Moreover, that overnight “flash crash” shows us just how fragile the S&P is right now, indeed how vulnerable ‘tis when not getting its way. Earlier in the week when the S&P was waltzing merrily higher and higher, I candidly wrote over at Time & Cycles verbatim as follows: “Nothing like a celebration of higher taxes, meager earnings and a declining Econ Baro. 'Tis a beautiful thAng. My ‘live’ p/e of the S&P just hit 45.0x. (Ex-AMZN 'tis 23.0x. That's ‘cause AMZN's p/e alone is 2,820.7x) The last time the p/e was this high was in April 2000, (from which the S&P then dropped 673 points). Dat's why I'm sittin' on da bid at 880.” Just in case you’re scoring at home.

Dead Wrong (Part Deux)
Being on a roll of repentance, I might as well also acknowledge the following: unless Gold rises 842 points on Monday, I’ll have missed (understatement), what now in hindsight I fortunately termed as ”improbable”, this notion written at the end of 2011: “As you know, my broad-term sense is for higher Gold levels (“Twenty-Five Hundred by Twenty-Five December Twenty Twelve”) and a lower stock market as noted.” Since penning that, Gold is just +91 points and the S&P +173 points. (We’ll put up our final quarterly view of “Extrapolating Gold Through 2012” in two weeks’ time as we’ve still five trading sessions to go in closing out the year).

All such mis-prognoses notwithstanding, from a hand-holding perspective during Gold’s corrective course through here, whether the selling be due to technical measures (perfectly normal), weak Longs bailing out (later with regret), the Fed piling on fresh Short positions in an effort to strengthen the Dollar (‘tis not working as we’ll herein see), as always, do not lose sight of this Big Picture:


That alpine cliff formation from New Hampshire’s White Mountains really puts it all into perspective, what? In the spirit of their great State Motto “Live Free Or Die”, you best hang onto your Gold -- and when it goes on sale like this -- buy more! For as you’ll see throughout the remainder of this week’s missive, Gold is working into position to turn back up. Which is why we’re on the Buy Watch for Gold.

First to briefly recap the week just past, here are Gold’s weekly bars and eighth red dot of the ongoing parabolic Short trend:


Again, failing to as yet resolve the issue of the Fiscal Cliff worked into Gold’s favour yesterday as it finished 22 points above the week’s low. And whilst a last-minute deal may well be in the cards following The Big O’s return next week from the First Family’s jingle-bell jaunt to the Islands, (at an estimated taxpayer expense of a cool $4mm), ‘twill at best be a facilitative fizzle followed by a consumer run on bungee cords, (aka “credit”), or more ideally, Gold.

▸ **Excerpted data**
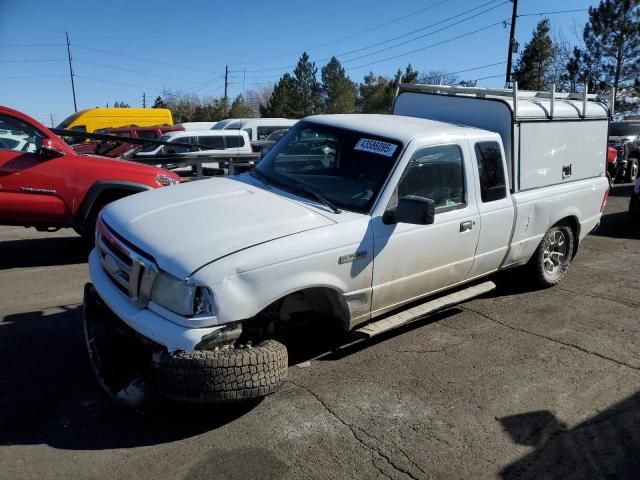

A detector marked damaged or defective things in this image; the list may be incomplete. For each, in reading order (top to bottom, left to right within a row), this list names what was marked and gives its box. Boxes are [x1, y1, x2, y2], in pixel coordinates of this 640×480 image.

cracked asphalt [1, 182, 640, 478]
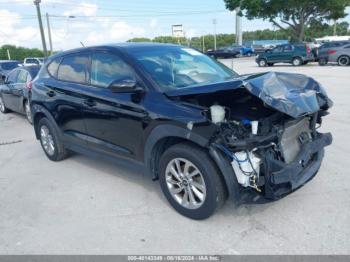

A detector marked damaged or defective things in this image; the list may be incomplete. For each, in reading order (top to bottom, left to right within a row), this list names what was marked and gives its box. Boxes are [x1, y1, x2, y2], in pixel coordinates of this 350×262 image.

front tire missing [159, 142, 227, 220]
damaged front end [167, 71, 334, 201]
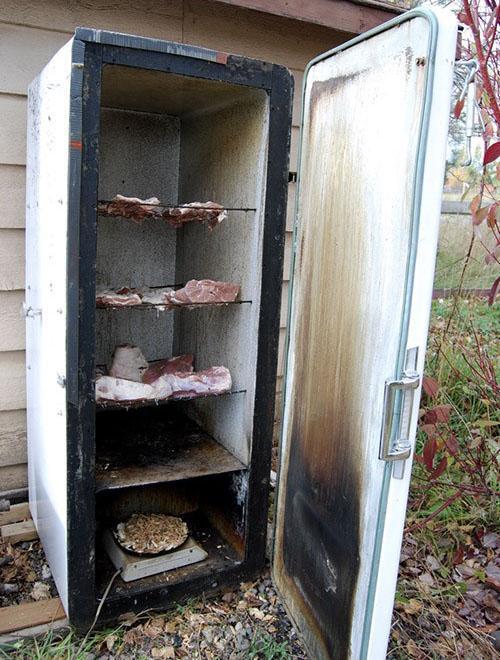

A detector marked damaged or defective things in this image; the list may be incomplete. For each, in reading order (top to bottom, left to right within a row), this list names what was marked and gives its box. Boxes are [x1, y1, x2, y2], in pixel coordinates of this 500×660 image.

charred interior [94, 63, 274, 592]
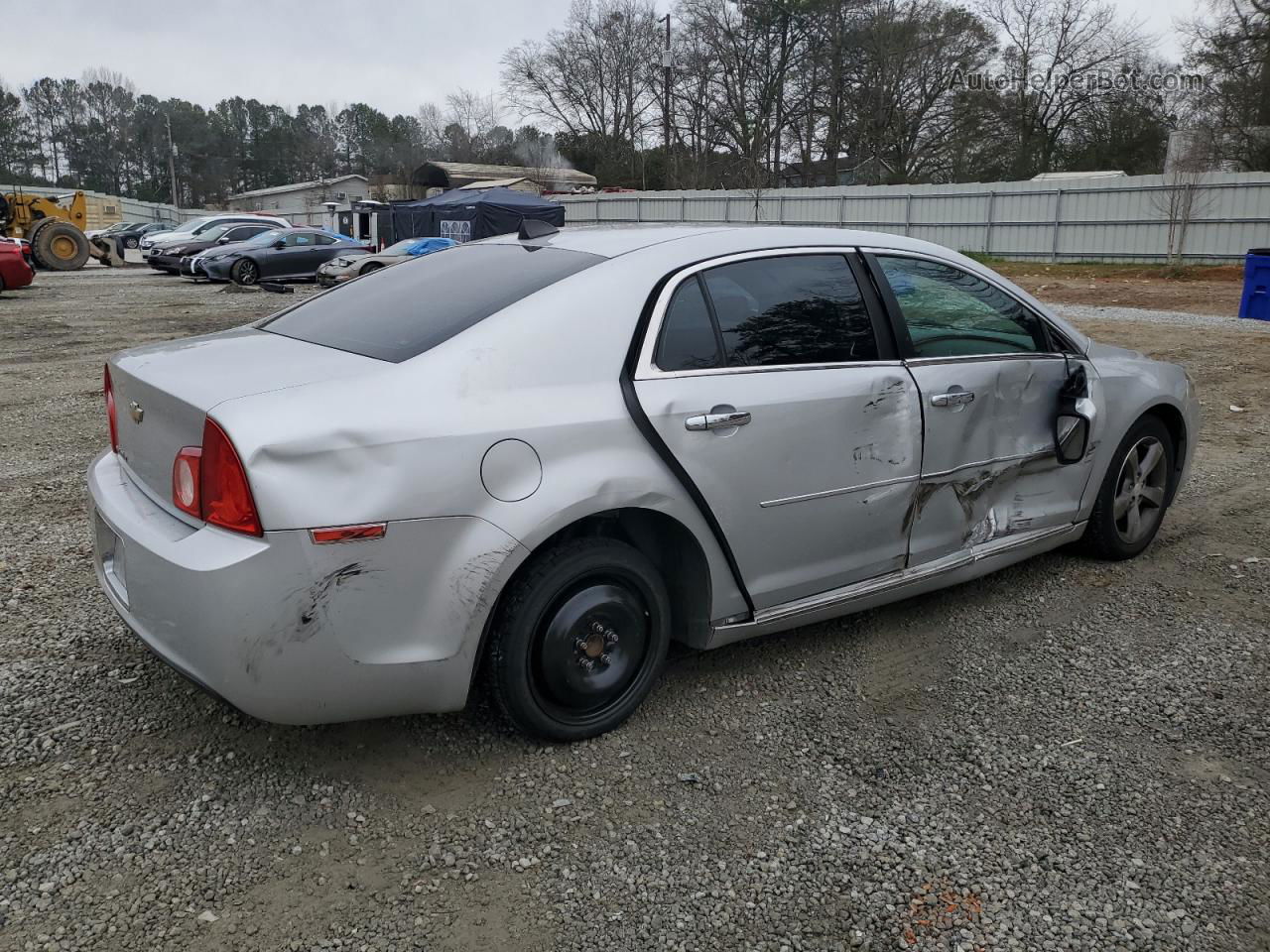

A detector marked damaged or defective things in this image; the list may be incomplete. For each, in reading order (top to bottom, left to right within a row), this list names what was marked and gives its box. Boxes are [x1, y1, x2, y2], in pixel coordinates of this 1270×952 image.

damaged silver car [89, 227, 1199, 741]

--

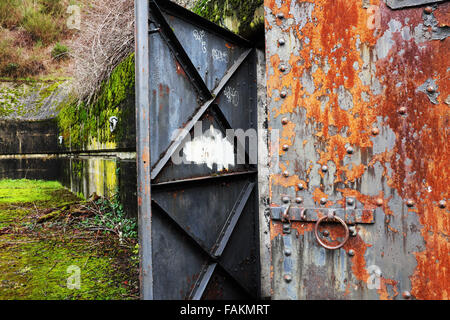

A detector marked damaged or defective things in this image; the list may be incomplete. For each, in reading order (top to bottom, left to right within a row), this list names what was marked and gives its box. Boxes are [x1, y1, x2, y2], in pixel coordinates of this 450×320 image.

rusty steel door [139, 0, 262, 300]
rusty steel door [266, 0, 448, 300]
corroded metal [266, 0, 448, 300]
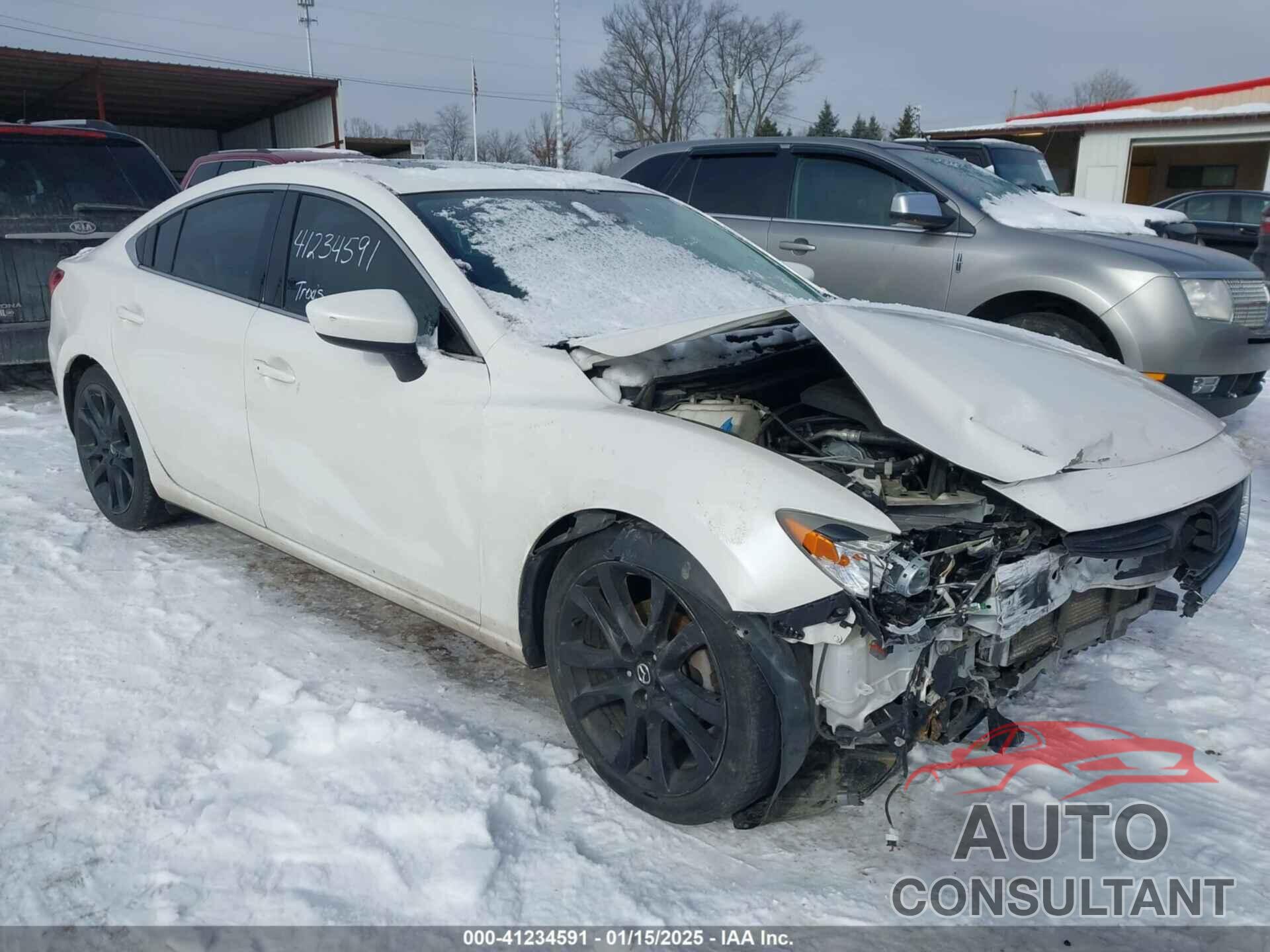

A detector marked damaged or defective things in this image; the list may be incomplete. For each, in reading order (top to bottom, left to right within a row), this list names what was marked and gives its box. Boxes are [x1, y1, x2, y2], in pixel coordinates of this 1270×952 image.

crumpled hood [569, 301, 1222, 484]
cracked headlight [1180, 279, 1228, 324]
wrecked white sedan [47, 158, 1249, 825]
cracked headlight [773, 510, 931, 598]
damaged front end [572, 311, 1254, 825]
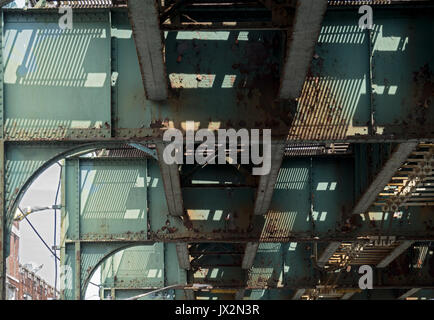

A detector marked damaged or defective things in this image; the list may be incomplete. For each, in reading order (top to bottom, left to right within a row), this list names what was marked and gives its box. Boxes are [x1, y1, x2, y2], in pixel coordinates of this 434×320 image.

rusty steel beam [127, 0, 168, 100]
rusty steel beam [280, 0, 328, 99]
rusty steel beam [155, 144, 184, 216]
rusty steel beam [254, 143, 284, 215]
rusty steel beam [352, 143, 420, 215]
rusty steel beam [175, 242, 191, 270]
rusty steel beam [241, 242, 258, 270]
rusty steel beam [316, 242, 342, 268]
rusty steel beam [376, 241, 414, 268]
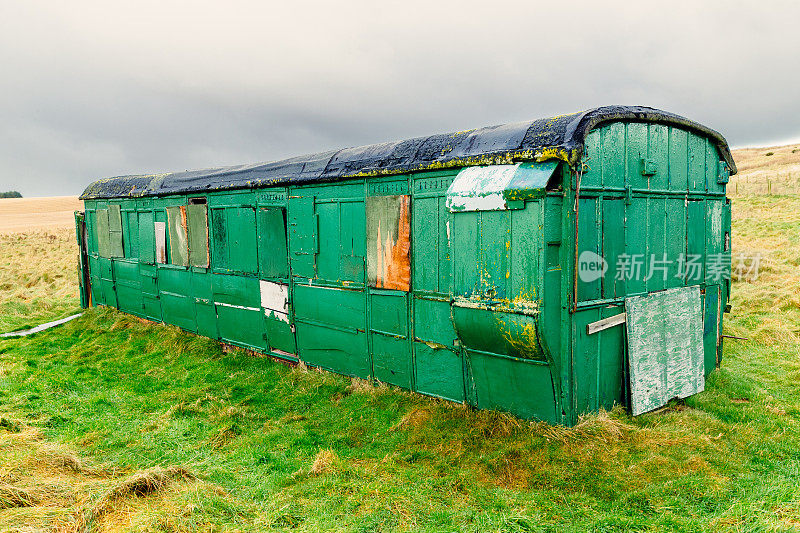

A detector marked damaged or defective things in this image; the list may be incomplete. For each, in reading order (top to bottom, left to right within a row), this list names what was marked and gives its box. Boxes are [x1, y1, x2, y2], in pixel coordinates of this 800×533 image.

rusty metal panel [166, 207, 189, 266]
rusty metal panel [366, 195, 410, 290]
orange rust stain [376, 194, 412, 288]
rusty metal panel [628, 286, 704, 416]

* * *

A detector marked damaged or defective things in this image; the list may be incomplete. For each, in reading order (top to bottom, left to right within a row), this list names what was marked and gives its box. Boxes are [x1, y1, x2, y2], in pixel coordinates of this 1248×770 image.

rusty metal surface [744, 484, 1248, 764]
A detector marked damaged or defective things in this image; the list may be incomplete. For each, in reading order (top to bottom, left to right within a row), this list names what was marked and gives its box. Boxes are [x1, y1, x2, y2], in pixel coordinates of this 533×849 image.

▸ **Parts of the exercise**
- a) In the market commentary, copy everything from "Moreover, that overnight" down to "scoring at home.", switching each "AMZN" to "Amazon".
- b) According to the market commentary, when was the p/e of the S&P last as high as the 45.0x reading?
Answer using only the market commentary.

▸ **Answers to the tasks**
- a)
Moreover, that overnight “flash crash” shows us just how fragile the S&P is right now, indeed how vulnerable ‘tis when not getting its way. Earlier in the week when the S&P was waltzing merrily higher and higher, I candidly wrote over at Time & Cycles verbatim as follows: “Nothing like a celebration of higher taxes, meager earnings and a declining Econ Baro. 'Tis a beautiful thAng. My ‘live’ p/e of the S&P just hit 45.0x. (Ex-Amazon 'tis 23.0x. That's ‘cause Amazon's p/e alone is 2,820.7x) The last time the p/e was this high was in April 2000, (from which the S&P then dropped 673 points). Dat's why I'm sittin' on da bid at 880.” Just in case you’re scoring at home.

- b) April 2000.